▶ Task
Exactly how many lines below mention "resource"? Answer with that number alone.

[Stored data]
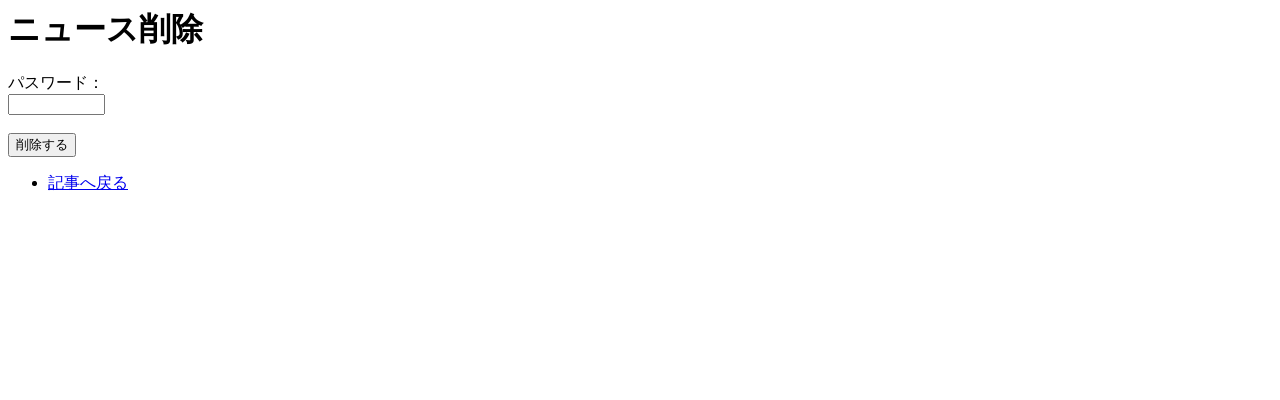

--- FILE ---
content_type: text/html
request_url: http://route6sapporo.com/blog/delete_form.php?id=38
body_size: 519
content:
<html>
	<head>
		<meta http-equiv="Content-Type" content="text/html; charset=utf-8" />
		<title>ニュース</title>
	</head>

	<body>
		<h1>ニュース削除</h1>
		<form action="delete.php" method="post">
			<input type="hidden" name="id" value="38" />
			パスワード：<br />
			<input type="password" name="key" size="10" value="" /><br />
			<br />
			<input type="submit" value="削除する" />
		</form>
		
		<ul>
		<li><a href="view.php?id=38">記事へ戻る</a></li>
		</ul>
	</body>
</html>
---
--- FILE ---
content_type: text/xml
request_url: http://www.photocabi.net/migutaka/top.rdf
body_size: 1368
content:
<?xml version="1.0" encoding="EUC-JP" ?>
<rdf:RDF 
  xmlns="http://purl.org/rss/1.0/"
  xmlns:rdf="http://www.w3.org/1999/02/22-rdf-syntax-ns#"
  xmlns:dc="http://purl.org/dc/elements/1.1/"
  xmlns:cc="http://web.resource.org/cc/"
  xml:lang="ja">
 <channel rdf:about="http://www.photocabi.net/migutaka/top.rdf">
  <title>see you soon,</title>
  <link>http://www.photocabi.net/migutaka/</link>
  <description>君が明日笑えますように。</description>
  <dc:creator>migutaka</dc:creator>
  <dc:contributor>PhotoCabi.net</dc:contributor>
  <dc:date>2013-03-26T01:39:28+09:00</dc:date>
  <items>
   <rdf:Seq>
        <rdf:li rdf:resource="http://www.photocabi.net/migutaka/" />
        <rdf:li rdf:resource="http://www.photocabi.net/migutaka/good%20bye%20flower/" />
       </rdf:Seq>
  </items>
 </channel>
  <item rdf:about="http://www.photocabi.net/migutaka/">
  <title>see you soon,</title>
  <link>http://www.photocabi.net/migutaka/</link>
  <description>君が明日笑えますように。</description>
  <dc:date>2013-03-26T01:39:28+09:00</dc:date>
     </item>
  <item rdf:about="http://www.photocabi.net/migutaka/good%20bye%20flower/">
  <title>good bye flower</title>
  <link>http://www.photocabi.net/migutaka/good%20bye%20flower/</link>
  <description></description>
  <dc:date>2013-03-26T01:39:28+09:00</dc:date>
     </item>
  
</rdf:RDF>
...
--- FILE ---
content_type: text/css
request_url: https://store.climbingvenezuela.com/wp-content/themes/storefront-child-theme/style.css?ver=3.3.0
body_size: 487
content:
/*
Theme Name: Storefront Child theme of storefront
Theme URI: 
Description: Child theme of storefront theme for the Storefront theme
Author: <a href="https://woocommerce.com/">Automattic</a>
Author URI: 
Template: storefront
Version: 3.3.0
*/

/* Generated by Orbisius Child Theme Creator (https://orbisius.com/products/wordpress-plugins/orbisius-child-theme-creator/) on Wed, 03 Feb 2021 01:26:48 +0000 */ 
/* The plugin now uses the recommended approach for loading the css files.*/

▶ Result
3